We propose a generative framework for multi-track music source separation (MSS) that reformulates the task as conditional discrete token generation. Unlike conventional approaches that directly estimate continuous signals in the time or frequency domain, our method combines a Conformer-based conditional encoder, a dual-path neural audio codec (HCodec), and a decoder-only language model to autoregressively generate audio tokens for four target tracks. The generated tokens are decoded back to waveforms through the codec decoder. Evaluation on the MUSDB18-HQ benchmark shows that our generative approach achieves perceptual quality approaching state-of-the-art discriminative methods, while attaining the highest NISQA score on the vocals track. Ablation studies confirm the effectiveness of the learnable Conformer encoder and the benefit of sequential cross-track generation.

Editorial analysis

A structured set of objections, weighed in public.

Desk editor's note, referee report, simulated authors' rebuttal, and a circularity audit. Tearing a paper down is the easy half of reading it; the pith above is the substance, this is the friction.

Desk Editor's Note private letter to a colleague

The paper reframes multi-stem separation as sequential discrete-token generation with a decoder-only LM and gets competitive perceptual scores on MUSDB18-HQ, but the autoregressive setup leaves room for cross-track leakage that standard metrics may miss.

read the letter

The main point here is that this work turns four-stem music separation into an autoregressive token prediction problem: a Conformer encodes the mixture, HCodec supplies the discrete vocabulary, and a decoder-only LM generates the stems one after another. On MUSDB18-HQ it reaches perceptual quality close to strong discriminative baselines and posts the highest NISQA on vocals. That combination of components for cross-track sequential generation is not a standard move in the cited discrete-audio literature, so the pipeline itself counts as the concrete novelty. The ablations on the learnable encoder and on sequential versus independent generation are useful and directly support the design choices. The benchmark numbers are reported clearly enough to show the approach is viable in practice. The results rest on external comparisons rather than any circular self-reference, which keeps the claims grounded. The soft spot is exactly the one the stress test flags. Sequential generation can let early-track errors or quantization artifacts bleed into later stems, and nothing in the abstract indicates a mixture-consistency loss or post-processing step to enforce additivity. HCodec already drops continuous phase information, so phase drift or subtle crosstalk could appear without hurting NISQA or similar perceptual scores. If the full paper only shows the same ablations without extra diagnostics on leakage or reconstruction error when stems are summed, that remains a real but not fatal limitation for a generative method. This is aimed at people already working on generative audio models or music source separation who want to see how language-model techniques transfer to the task. It has enough empirical grounding and clear ablations to deserve referee time rather than a desk reject, even if reviewers will likely press on consistency checks and statistical detail.

Referee Report

3 major / 2 minor

Summary. The paper proposes a generative framework for multi-stem music source separation that reformulates the task as conditional discrete token generation. It combines a Conformer-based conditional encoder, a dual-path neural audio codec (HCodec), and a decoder-only language model to autoregressively generate HCodec tokens for four target stems (vocals, drums, bass, other) in sequence from the mixed input; the tokens are then decoded to waveforms. On the MUSDB18-HQ benchmark the method is reported to achieve perceptual quality approaching state-of-the-art discriminative approaches while attaining the highest NISQA score on the vocals track; ablations are said to confirm the value of the learnable Conformer encoder and of sequential cross-track generation.

Significance.
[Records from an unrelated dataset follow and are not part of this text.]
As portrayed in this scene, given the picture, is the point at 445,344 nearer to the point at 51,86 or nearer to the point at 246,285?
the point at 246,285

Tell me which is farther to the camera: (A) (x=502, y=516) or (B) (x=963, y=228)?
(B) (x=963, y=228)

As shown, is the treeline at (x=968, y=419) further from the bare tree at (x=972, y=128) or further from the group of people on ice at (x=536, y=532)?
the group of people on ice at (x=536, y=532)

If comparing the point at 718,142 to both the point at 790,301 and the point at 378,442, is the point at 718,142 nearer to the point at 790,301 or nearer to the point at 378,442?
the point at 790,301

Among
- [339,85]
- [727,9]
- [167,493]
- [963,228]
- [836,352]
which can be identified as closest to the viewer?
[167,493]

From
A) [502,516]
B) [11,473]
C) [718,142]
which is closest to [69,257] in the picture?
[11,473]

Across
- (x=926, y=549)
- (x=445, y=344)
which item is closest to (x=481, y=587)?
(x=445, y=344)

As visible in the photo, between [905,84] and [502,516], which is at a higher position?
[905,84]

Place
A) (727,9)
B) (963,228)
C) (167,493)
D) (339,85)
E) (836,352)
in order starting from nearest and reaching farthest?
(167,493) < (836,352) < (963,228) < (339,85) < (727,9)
If the benchmark results hold under rigorous verification, the work would demonstrate that decoder-only language models operating on discrete audio tokens can be competitive with established discriminative methods for multi-stem separation. The reformulation as autoregressive token modeling introduces a new modeling paradigm that could enable better long-range dependency capture and perceptual quality, as hinted by the NISQA result on vocals. The approach also supplies a concrete example of how neural audio codecs can be integrated with language-model-style generation for audio tasks.

major comments (3)

[Abstract / ablation studies] Abstract and ablation studies section: the claim that sequential cross-track generation is beneficial is not accompanied by quantitative measurements of cross-stem leakage, phase drift, or mixture inconsistency. Because the decoder-only LM generates stems sequentially without any described mixture-consistency loss or bidirectional conditioning, early-track errors can propagate; the absence of such diagnostics is load-bearing for the central claim that the generative outputs faithfully recover independent sources.
[Evaluation on MUSDB18-HQ] Evaluation section: the reported highest NISQA score on vocals and the statement that perceptual quality 'approaches' SOTA discriminative methods are presented without standard deviations, statistical significance tests, or per-stem SI-SDR / SDR comparisons against the strongest baselines. Without these, it is impossible to determine whether the generative approach is statistically competitive or merely within the variance of existing methods.
[Proposed framework] Architecture description: the framework encodes the mixture with a Conformer and then autoregressively emits HCodec tokens for each stem independently; no post-processing or consistency term is described to enforce that the sum of the four decoded waveforms equals the input mixture. Given that HCodec quantization already discards continuous phase information, the lack of an explicit consistency mechanism risks audible artifacts that standard perceptual metrics such as NISQA may not penalize.

minor comments (2)

[Abstract] The abstract states that the method attains the 'highest NISQA score on the vocals track' but does not specify the exact numerical value or the competing systems; adding the concrete numbers would improve readability.
[Methods] Notation for the four stems and the ordering in which they are generated sequentially should be defined explicitly in the methods section to avoid ambiguity when discussing cross-track conditioning.

Simulated Author's Rebuttal

3 responses · 0 unresolved

We thank the referee for the thorough and constructive review. We address each major comment point by point below, providing the strongest honest defense of the manuscript while indicating where revisions will be made to strengthen the work.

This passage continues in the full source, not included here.